*** Opening SUPPLIED TEXT ***

The Niagara Falls Review

Incidents of mass shootings in U.S. drop amid pandemic

April sees 24% decline in numbers despite spike in gun sales, data show

- CHRIS DOLMETSCH

Forcing people in the U.S. to shelter at home during the coronaviru­s outbreak may have resulted in less death from COVID-19 infections, but also fewer victims of mass shootings.

The number of mass shootings in the U.S. plunged 24 per cent in April from a year earlier as churches, malls, restaurant­s, schools and parks were shuttered and most businesses closed, according to a Bloomberg News analysis of data from an organizati­on that tracks informatio­n about firearm-related violence. The decline occurred despite a spike in gun sales that month.

The number of mass shooting incidents, killings and firearm injuries all dropped as states and cities took aggressive measures to contain the virus. There were 25 mass shootings in April this year, with 22 dead and 89 wounded. In the same month last year, there were 33 shootings, 25 deaths and 130 injuries. The number of deaths in April was the lowest for the month since 2015, according to Gun Violence Archive, which began keeping track of such incidents in 2013.

The organizati­on defines mass shootings as incidents where four or more people are shot during a single event, not including the shooter.

“It took a pandemic and it took people being completely disrupted and forced to sit home all day and not go outside — and be terrified of going outside — to see a drop in mass shootings,” said Kyleanne Hunter, vice-president of programs for the Brady Campaign to Prevent Gun Violence and a former U.S. marine who served as a helicopter pilot in Afghanista­n and Iraq. “I think all of us can agree that this is no way we want to continue to live our lives.”

*** Closing SUPPLIED TEXT ***
*** Opening PROVIDED MATERIAL ***

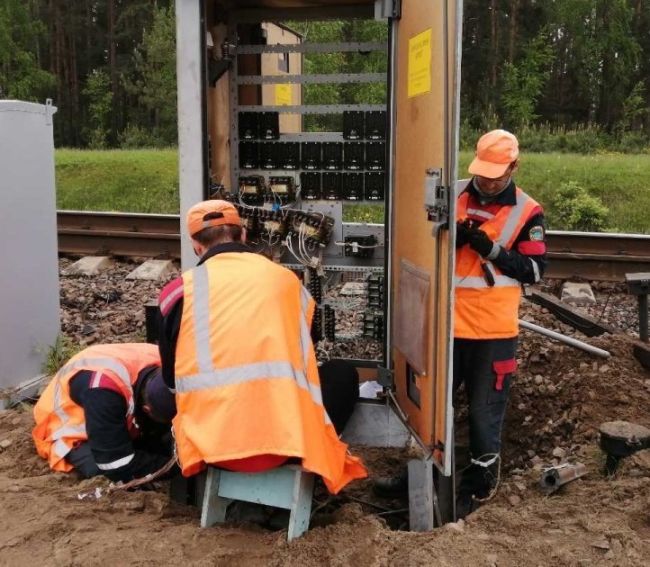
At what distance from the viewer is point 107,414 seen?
3484 mm

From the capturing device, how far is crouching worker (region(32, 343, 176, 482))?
3504 mm

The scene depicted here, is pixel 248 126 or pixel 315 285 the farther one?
pixel 248 126

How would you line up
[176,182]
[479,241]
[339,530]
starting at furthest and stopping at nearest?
[176,182], [479,241], [339,530]

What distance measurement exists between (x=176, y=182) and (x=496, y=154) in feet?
35.6

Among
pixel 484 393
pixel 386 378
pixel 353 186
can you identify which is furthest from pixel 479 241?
pixel 353 186

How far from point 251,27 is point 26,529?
10.9ft

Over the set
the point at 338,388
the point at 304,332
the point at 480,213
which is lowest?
the point at 338,388

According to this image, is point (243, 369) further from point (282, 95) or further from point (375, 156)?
point (282, 95)

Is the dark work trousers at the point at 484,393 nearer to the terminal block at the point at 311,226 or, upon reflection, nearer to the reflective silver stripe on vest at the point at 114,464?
the terminal block at the point at 311,226

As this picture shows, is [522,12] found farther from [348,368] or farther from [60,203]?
[348,368]

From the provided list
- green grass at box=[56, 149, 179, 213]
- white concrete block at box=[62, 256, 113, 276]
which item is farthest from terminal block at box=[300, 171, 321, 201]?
green grass at box=[56, 149, 179, 213]

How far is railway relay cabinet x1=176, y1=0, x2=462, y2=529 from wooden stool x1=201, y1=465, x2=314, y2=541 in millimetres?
649

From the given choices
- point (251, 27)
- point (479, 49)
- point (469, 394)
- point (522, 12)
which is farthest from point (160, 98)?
point (469, 394)

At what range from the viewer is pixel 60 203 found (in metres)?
13.7
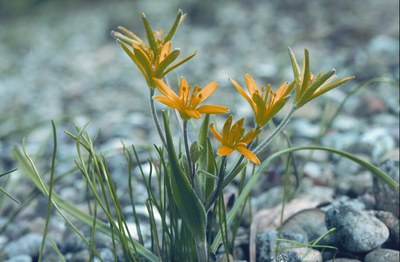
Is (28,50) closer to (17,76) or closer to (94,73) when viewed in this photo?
(17,76)

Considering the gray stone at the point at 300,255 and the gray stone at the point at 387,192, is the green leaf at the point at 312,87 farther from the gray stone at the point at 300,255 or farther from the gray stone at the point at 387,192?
the gray stone at the point at 387,192

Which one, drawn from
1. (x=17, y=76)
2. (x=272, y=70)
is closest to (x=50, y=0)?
(x=17, y=76)

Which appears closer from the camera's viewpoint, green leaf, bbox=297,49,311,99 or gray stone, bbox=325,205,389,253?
green leaf, bbox=297,49,311,99

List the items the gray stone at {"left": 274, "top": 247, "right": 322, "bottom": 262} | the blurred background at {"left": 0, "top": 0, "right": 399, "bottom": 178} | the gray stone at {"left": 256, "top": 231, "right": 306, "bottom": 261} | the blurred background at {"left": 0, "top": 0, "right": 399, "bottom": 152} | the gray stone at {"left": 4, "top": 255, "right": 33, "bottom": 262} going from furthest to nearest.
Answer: the blurred background at {"left": 0, "top": 0, "right": 399, "bottom": 152} → the blurred background at {"left": 0, "top": 0, "right": 399, "bottom": 178} → the gray stone at {"left": 4, "top": 255, "right": 33, "bottom": 262} → the gray stone at {"left": 256, "top": 231, "right": 306, "bottom": 261} → the gray stone at {"left": 274, "top": 247, "right": 322, "bottom": 262}

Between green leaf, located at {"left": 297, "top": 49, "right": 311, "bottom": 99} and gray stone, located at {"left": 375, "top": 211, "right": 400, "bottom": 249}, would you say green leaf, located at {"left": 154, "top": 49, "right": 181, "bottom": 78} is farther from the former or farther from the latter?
gray stone, located at {"left": 375, "top": 211, "right": 400, "bottom": 249}

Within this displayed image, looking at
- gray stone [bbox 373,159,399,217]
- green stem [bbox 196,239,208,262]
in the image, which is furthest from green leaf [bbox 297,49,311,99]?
gray stone [bbox 373,159,399,217]

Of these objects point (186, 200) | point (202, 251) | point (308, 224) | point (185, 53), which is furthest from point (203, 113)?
point (185, 53)

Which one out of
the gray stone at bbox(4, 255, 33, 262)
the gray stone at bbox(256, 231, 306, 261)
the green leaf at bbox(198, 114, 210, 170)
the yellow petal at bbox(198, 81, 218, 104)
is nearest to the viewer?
the yellow petal at bbox(198, 81, 218, 104)

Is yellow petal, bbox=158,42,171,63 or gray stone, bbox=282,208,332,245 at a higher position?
yellow petal, bbox=158,42,171,63
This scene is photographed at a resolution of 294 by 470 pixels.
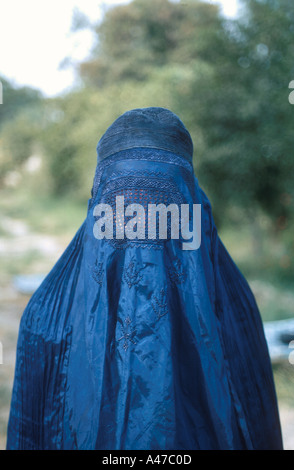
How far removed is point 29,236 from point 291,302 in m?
6.74

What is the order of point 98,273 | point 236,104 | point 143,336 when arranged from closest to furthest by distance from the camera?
point 143,336
point 98,273
point 236,104

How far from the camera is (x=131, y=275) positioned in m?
1.36

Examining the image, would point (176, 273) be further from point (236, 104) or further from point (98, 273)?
point (236, 104)

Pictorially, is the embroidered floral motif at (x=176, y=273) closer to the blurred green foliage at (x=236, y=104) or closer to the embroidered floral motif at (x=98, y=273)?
the embroidered floral motif at (x=98, y=273)

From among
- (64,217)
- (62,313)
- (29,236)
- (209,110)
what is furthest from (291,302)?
(64,217)

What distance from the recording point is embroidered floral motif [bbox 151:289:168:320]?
1.33 meters

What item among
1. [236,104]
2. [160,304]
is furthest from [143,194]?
[236,104]

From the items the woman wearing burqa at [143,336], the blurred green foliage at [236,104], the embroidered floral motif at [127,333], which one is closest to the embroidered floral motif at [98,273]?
the woman wearing burqa at [143,336]

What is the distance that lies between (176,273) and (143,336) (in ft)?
0.85

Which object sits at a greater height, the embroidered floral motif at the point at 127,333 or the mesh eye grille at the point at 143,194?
the mesh eye grille at the point at 143,194

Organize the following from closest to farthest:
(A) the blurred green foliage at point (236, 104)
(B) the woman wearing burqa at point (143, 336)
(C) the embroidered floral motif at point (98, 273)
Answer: (B) the woman wearing burqa at point (143, 336), (C) the embroidered floral motif at point (98, 273), (A) the blurred green foliage at point (236, 104)

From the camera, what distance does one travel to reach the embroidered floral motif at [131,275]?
1.36 metres

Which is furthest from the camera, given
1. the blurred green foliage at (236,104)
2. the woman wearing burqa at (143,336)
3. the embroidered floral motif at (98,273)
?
the blurred green foliage at (236,104)
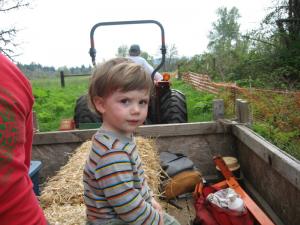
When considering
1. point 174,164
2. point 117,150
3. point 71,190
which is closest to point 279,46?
point 174,164

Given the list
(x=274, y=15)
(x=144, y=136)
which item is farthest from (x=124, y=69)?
(x=274, y=15)

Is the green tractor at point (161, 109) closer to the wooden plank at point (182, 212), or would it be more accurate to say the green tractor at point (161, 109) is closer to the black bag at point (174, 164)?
the black bag at point (174, 164)

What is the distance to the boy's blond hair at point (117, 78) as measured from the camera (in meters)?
1.56

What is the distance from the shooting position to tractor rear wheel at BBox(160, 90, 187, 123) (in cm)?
513

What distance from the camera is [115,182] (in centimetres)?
150

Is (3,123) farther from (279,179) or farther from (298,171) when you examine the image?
(279,179)

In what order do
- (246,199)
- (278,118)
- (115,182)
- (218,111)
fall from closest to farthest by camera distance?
(115,182) < (246,199) < (218,111) < (278,118)

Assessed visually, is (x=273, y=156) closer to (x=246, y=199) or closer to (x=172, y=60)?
(x=246, y=199)

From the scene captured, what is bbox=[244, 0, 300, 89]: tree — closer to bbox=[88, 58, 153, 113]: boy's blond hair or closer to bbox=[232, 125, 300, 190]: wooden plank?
bbox=[232, 125, 300, 190]: wooden plank

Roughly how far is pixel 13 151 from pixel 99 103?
0.70 m

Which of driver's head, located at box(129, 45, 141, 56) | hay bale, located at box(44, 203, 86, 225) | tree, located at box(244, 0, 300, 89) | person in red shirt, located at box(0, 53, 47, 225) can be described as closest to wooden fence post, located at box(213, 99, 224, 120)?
driver's head, located at box(129, 45, 141, 56)

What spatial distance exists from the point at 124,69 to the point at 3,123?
0.72 m

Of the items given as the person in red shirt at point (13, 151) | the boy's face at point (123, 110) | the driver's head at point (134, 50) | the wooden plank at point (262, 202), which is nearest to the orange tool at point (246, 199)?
the wooden plank at point (262, 202)

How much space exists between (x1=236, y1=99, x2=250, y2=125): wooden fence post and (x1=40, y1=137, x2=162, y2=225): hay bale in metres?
1.07
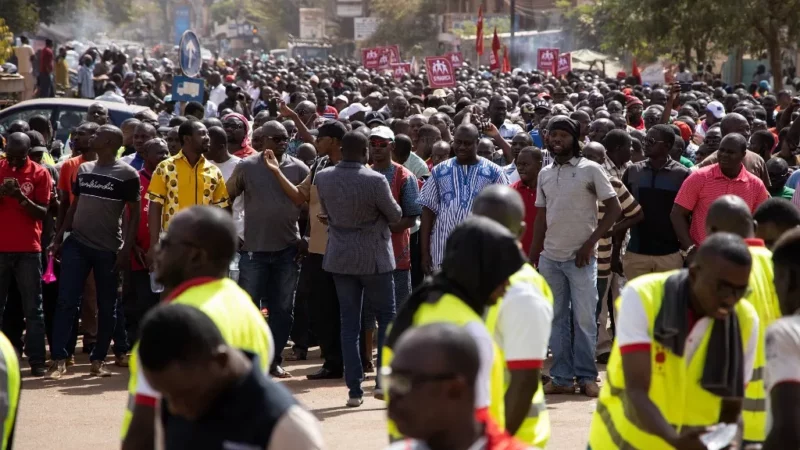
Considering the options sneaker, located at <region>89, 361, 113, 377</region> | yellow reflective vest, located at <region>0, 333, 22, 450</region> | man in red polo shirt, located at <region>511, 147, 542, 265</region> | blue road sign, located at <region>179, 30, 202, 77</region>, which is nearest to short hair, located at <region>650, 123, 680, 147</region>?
man in red polo shirt, located at <region>511, 147, 542, 265</region>

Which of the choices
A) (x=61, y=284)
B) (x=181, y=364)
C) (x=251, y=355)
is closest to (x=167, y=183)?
(x=61, y=284)

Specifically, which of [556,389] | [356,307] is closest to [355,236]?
[356,307]

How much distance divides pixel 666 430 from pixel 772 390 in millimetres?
356

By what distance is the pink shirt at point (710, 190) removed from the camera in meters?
8.78

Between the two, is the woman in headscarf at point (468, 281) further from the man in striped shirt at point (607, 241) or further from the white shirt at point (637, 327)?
the man in striped shirt at point (607, 241)

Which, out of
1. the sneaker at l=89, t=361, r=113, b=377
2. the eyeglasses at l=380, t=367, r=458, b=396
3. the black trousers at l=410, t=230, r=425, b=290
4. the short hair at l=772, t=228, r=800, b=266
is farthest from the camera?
the black trousers at l=410, t=230, r=425, b=290

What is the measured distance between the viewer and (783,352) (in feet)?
13.1

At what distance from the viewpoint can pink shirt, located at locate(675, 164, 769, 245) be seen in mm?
8781

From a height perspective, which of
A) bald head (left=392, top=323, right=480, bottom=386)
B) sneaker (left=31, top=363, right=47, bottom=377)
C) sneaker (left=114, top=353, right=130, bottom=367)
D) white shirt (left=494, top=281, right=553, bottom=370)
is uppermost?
bald head (left=392, top=323, right=480, bottom=386)

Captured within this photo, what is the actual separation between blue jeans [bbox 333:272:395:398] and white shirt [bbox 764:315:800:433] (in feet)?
15.2

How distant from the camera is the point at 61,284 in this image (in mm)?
9352

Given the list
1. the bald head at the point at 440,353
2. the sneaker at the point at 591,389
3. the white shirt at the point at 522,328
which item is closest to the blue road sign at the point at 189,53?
the sneaker at the point at 591,389

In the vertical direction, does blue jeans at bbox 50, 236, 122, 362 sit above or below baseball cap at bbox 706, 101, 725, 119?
below

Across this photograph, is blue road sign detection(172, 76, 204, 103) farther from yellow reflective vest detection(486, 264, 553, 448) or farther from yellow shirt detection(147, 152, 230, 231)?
yellow reflective vest detection(486, 264, 553, 448)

*** Closing PROVIDED MATERIAL ***

TO DO:
A – Answer these questions from the article on mass shootings during the pandemic:
(i) By what percentage did the number of mass shootings in the U.S. fall in April from a year earlier?
(ii) How does the Gun Violence Archive define a mass shooting?
(iii) What position does Kyleanne Hunter hold at the Brady Campaign to Prevent Gun Violence?
B – Say whether each statement agrees with the article on mass shootings during the pandemic. Give yes or no with the words from the article that decide it.
(i) More people died in mass shootings in April this year than in April last year.
(ii) Gun sales dropped in April along with mass shootings.
(iii) The Gun Violence Archive started tracking such incidents in 2013.
C – Continue the article on mass shootings during the pandemic from its last sentence.

ANSWERS TO THE PROBLEMS:
A –
(i) 24 per cent.
(ii) An incident in which four or more people are shot during a single event, not including the shooter.
(iii) Vice-president of programs.

B –
(i) No: "with 22 dead and 89 wounded" this year, against "25 deaths" last year.
(ii) No: "The decline occurred despite a spike in gun sales that month."
(iii) Yes: "which began keeping track of such incidents in 2013."

C –
The decline in April was a sharp reversal from March when the shutdowns were just starting to take effect countrywid­e. The number of shootings, deaths and injuries all increased that month, when compared to a year earlier with the number of people killed more than doubling and the number of injuries rising more than 26 per cent.

The pandemic has also spurred the sales of guns. Gun sales are estimated to have risen more than 71 per cent in April from the same period a year earlier, after surging more than 85 per cent in March, according to an analysis at the Federal Bureau of Investigat­ion’s National Instant Criminal Background Check System done by Small Arms Analytics. Gun sales aren’t tracked in the U.S., but the FBI system is largely considered a proxy for sales by the firearms industry.

Through April, there were 96 mass shootings this year, with 106 people killed. The number of shootings and deaths is down only slightly from the same period in 2019, when 118 people were killed in 100 events, but injuries this year were the highest since 2017.

The deadliest shooting in the first four months of last year occurred in February in Aurora, Ill., when an employee of the Henry Pratt Co. took out a gun and started shooting during a terminatio­n meeting, killing six and wounding six others.